Kronologi kejadiannya saat akan melewati check point pemeriksaan kedua, pelaku menolak melepas jam tangan yang dikenakannya. Padahal itu sesuai standar prosedur dan operasional (SOP) pemeriksaan penumpang, dimana seluruh barang yang mengandung logam termasuk jam tangan harus dimasukkan ke dalam X-ray. Calon penumpang yang diminta melepas jam tangan tersebut menolak dan kesal, lalu terjadilah penganiayaan sebagaimana dalam video yang beredar tersebut.

Setelah terjadinya pemukulan terhadap perempuan AM, datang perempuan EW untuk melerai. Namun, pelaku memarahi dan memukul perempuan EW menggunakan tangan dan mengenai di bagian wajah sebelah kiri. Dengan adanya penganiayaan terhadap kedua korban, kemudian pelaku diamankan oleh sekuriti Avsec Bandara Samrat dan diarahkan ke Mako Polsek Kawasan Bandara Samrat untuk diproses sesuai hukum yang berlaku. Menariknya, kedua pihak baik pelaku maupun korban membuat laporan pidana di Polsek Bandara Sam Ratulangi, Manado dan kedua laporan pidana tersebut tetap akan diproses sesuai hukum.

Dikutip dari laman news.okezone.com hukuman mengenai penganiayaan tersebut, perbuatan tidak menyenangkan termuat dalam Bab XVIII tentang kejahatan terhadap kemerdekaan orang pasal 335 kitab Undang-Undang Hukum Pidana (KUHP). Dalam ayat 1 disebutkan, ancaman pidana penjara paling lama satu tahun atau denda paling banyak Rp300. Salah satu pengertian tidak menyenangkan adalah tindakan yang melawan hukum dan memaknai kekerasan. Tetapi karena kejadiannya di bandara, bisa juga terkena UU Nomor 1 tahun 2009 tentang penerbangan.

Pelaku yang melakukan hal tersebut tidak tanggung-tanggung menyombongkan kekuasaan yang dimilikinya. Hal tersebut tidak patut, karena para petugas hanya menjalankan kewajibannya untuk melakukan check point yang kedua. Seharusnya jabatan yang dimiliki bukan untuk menjadikan seseorang bebas bersikap seperti apa yang dia inginkan, melainkan seseorang itu harus menjaga sikapnya untuk menjadi panutan.
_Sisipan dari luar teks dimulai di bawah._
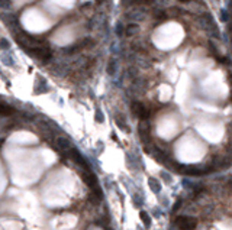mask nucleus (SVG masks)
<instances>
[{"mask_svg": "<svg viewBox=\"0 0 232 230\" xmlns=\"http://www.w3.org/2000/svg\"><path fill=\"white\" fill-rule=\"evenodd\" d=\"M133 3H136V0H122V4H124L125 7H128V6H131Z\"/></svg>", "mask_w": 232, "mask_h": 230, "instance_id": "14", "label": "nucleus"}, {"mask_svg": "<svg viewBox=\"0 0 232 230\" xmlns=\"http://www.w3.org/2000/svg\"><path fill=\"white\" fill-rule=\"evenodd\" d=\"M13 113V109L9 106V104H6V103H2L0 101V115H5V116H9Z\"/></svg>", "mask_w": 232, "mask_h": 230, "instance_id": "6", "label": "nucleus"}, {"mask_svg": "<svg viewBox=\"0 0 232 230\" xmlns=\"http://www.w3.org/2000/svg\"><path fill=\"white\" fill-rule=\"evenodd\" d=\"M148 184H149V188L152 190L154 193H160V191H161V185H160V182H158L155 178H149Z\"/></svg>", "mask_w": 232, "mask_h": 230, "instance_id": "7", "label": "nucleus"}, {"mask_svg": "<svg viewBox=\"0 0 232 230\" xmlns=\"http://www.w3.org/2000/svg\"><path fill=\"white\" fill-rule=\"evenodd\" d=\"M176 224L180 230H194L196 229V220L191 219V217H187V216H180L177 217L176 220Z\"/></svg>", "mask_w": 232, "mask_h": 230, "instance_id": "1", "label": "nucleus"}, {"mask_svg": "<svg viewBox=\"0 0 232 230\" xmlns=\"http://www.w3.org/2000/svg\"><path fill=\"white\" fill-rule=\"evenodd\" d=\"M57 143H58V148H60V149H70V148H71L70 142H68L67 139H64V138H60V139H57Z\"/></svg>", "mask_w": 232, "mask_h": 230, "instance_id": "8", "label": "nucleus"}, {"mask_svg": "<svg viewBox=\"0 0 232 230\" xmlns=\"http://www.w3.org/2000/svg\"><path fill=\"white\" fill-rule=\"evenodd\" d=\"M139 31V26L136 25V23H129V25L125 28V31H124V33H126L128 36L129 35H135V33Z\"/></svg>", "mask_w": 232, "mask_h": 230, "instance_id": "5", "label": "nucleus"}, {"mask_svg": "<svg viewBox=\"0 0 232 230\" xmlns=\"http://www.w3.org/2000/svg\"><path fill=\"white\" fill-rule=\"evenodd\" d=\"M31 55H33L35 58H38V59H42V61H47V59H51L52 57V52L48 46H36V48H33V49L28 51Z\"/></svg>", "mask_w": 232, "mask_h": 230, "instance_id": "2", "label": "nucleus"}, {"mask_svg": "<svg viewBox=\"0 0 232 230\" xmlns=\"http://www.w3.org/2000/svg\"><path fill=\"white\" fill-rule=\"evenodd\" d=\"M2 145H3V139H0V148H2Z\"/></svg>", "mask_w": 232, "mask_h": 230, "instance_id": "18", "label": "nucleus"}, {"mask_svg": "<svg viewBox=\"0 0 232 230\" xmlns=\"http://www.w3.org/2000/svg\"><path fill=\"white\" fill-rule=\"evenodd\" d=\"M126 17H128L129 20H142V19H144V15H141V13H128Z\"/></svg>", "mask_w": 232, "mask_h": 230, "instance_id": "10", "label": "nucleus"}, {"mask_svg": "<svg viewBox=\"0 0 232 230\" xmlns=\"http://www.w3.org/2000/svg\"><path fill=\"white\" fill-rule=\"evenodd\" d=\"M96 120L97 122H103V116H102V112L97 110V116H96Z\"/></svg>", "mask_w": 232, "mask_h": 230, "instance_id": "17", "label": "nucleus"}, {"mask_svg": "<svg viewBox=\"0 0 232 230\" xmlns=\"http://www.w3.org/2000/svg\"><path fill=\"white\" fill-rule=\"evenodd\" d=\"M221 17H222V20H224V22H228V19H229V15H228V12L222 10V13H221Z\"/></svg>", "mask_w": 232, "mask_h": 230, "instance_id": "15", "label": "nucleus"}, {"mask_svg": "<svg viewBox=\"0 0 232 230\" xmlns=\"http://www.w3.org/2000/svg\"><path fill=\"white\" fill-rule=\"evenodd\" d=\"M139 216H141L142 222H144V224H145V227H149V224H151V219H149V216L145 211H141L139 213Z\"/></svg>", "mask_w": 232, "mask_h": 230, "instance_id": "9", "label": "nucleus"}, {"mask_svg": "<svg viewBox=\"0 0 232 230\" xmlns=\"http://www.w3.org/2000/svg\"><path fill=\"white\" fill-rule=\"evenodd\" d=\"M180 1H190V0H180Z\"/></svg>", "mask_w": 232, "mask_h": 230, "instance_id": "19", "label": "nucleus"}, {"mask_svg": "<svg viewBox=\"0 0 232 230\" xmlns=\"http://www.w3.org/2000/svg\"><path fill=\"white\" fill-rule=\"evenodd\" d=\"M115 67H116V62L113 61V59H112V61L109 62V67H108V73H109L110 75L115 74Z\"/></svg>", "mask_w": 232, "mask_h": 230, "instance_id": "12", "label": "nucleus"}, {"mask_svg": "<svg viewBox=\"0 0 232 230\" xmlns=\"http://www.w3.org/2000/svg\"><path fill=\"white\" fill-rule=\"evenodd\" d=\"M0 9L2 10H9L10 9V0H0Z\"/></svg>", "mask_w": 232, "mask_h": 230, "instance_id": "11", "label": "nucleus"}, {"mask_svg": "<svg viewBox=\"0 0 232 230\" xmlns=\"http://www.w3.org/2000/svg\"><path fill=\"white\" fill-rule=\"evenodd\" d=\"M124 31H125V28L122 23H118V25H116V35H118V36H122V35H124Z\"/></svg>", "mask_w": 232, "mask_h": 230, "instance_id": "13", "label": "nucleus"}, {"mask_svg": "<svg viewBox=\"0 0 232 230\" xmlns=\"http://www.w3.org/2000/svg\"><path fill=\"white\" fill-rule=\"evenodd\" d=\"M132 112H133V115L136 116V117H139V119H142V120H147L148 116H149L148 110L145 109V106L141 104V103H138V101L132 103Z\"/></svg>", "mask_w": 232, "mask_h": 230, "instance_id": "3", "label": "nucleus"}, {"mask_svg": "<svg viewBox=\"0 0 232 230\" xmlns=\"http://www.w3.org/2000/svg\"><path fill=\"white\" fill-rule=\"evenodd\" d=\"M182 169L187 175H191V177H199V175H202L205 172V171H202L199 168H194V166H182Z\"/></svg>", "mask_w": 232, "mask_h": 230, "instance_id": "4", "label": "nucleus"}, {"mask_svg": "<svg viewBox=\"0 0 232 230\" xmlns=\"http://www.w3.org/2000/svg\"><path fill=\"white\" fill-rule=\"evenodd\" d=\"M0 48H3V49H9V42L8 41H0Z\"/></svg>", "mask_w": 232, "mask_h": 230, "instance_id": "16", "label": "nucleus"}]
</instances>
Dalam hal ini istri pejabat kepolisian, apapun alasan yang dimiliki untuk menghindari pemeriksaan x-ray. Tidak sepatutnya menganiaya petugas bandara yang sedang bertugas, baik itu fisik maupun psikis. Pemeriksaan calon penumpang dan barang di bandar udara sudah diatur oleh undang-undang dan petugas di lapangan sudah menjalankan sesuai prosedur yang berlaku. Karena pemeriksaan yang dilakukan itu bertujuan untuk menjamin keamanan dan keselamatan penerbangan, Tidak perduli dari kalangan mana maupun jabatan seperti apa yang dimiliki.

Kasus penganiayaan yang dilakukan oleh pejabat atau keluarganya bukan ini saja, jika kita melihat enam bulan lalu tepatnya 7 Januari 2017. Hal serupa juga terjadi, dimana Badan Kehormatan Dewan dan DPRD Jambi marah dan menampar seorang petugas di Bandara Sultan Thaha Jambi. Karena memarkir mobilnya terlalu lama di area menurunkan penumpang atau drop zone. Lalu hukuman yang diterima atas kasus penganiayaannya pun, hanya meminta maaf dengan membuat surat pernyataan tertulis tidak akan mengulanginya lagi.

Hukuman yang tidak sebanding dengan apa yang telah diperbuat kepada petugas bandara. Terbukti dengan kelonggaran hukuman semakin banyak oknum pejabat dan keluarganya yang semakin semena-mena terhadap aturan yang telah dibuat. Pernyataan ini membenarkan pepatah bahwa hukum di Indonesia tajam kebawah dan tumpul keatas. Lemahnya hukum di Indonesia membuat yang memiliki kekuasaan ditakuti dan disegani.

Sebaiknya hukum di Indonesia lebih transparan, supaya terhindar dari kesewenang-wenangan kekuasaan. Diharapkan pihak kepolisian bisa berlaku adil kepada semua orang yang melakukan kesalahan. Untuk polisi yang mengurus kasus ini tegakkanlah hukum yang seadil-adilnya, karena jika tidak nantinya akan banyak kasus yang serupa.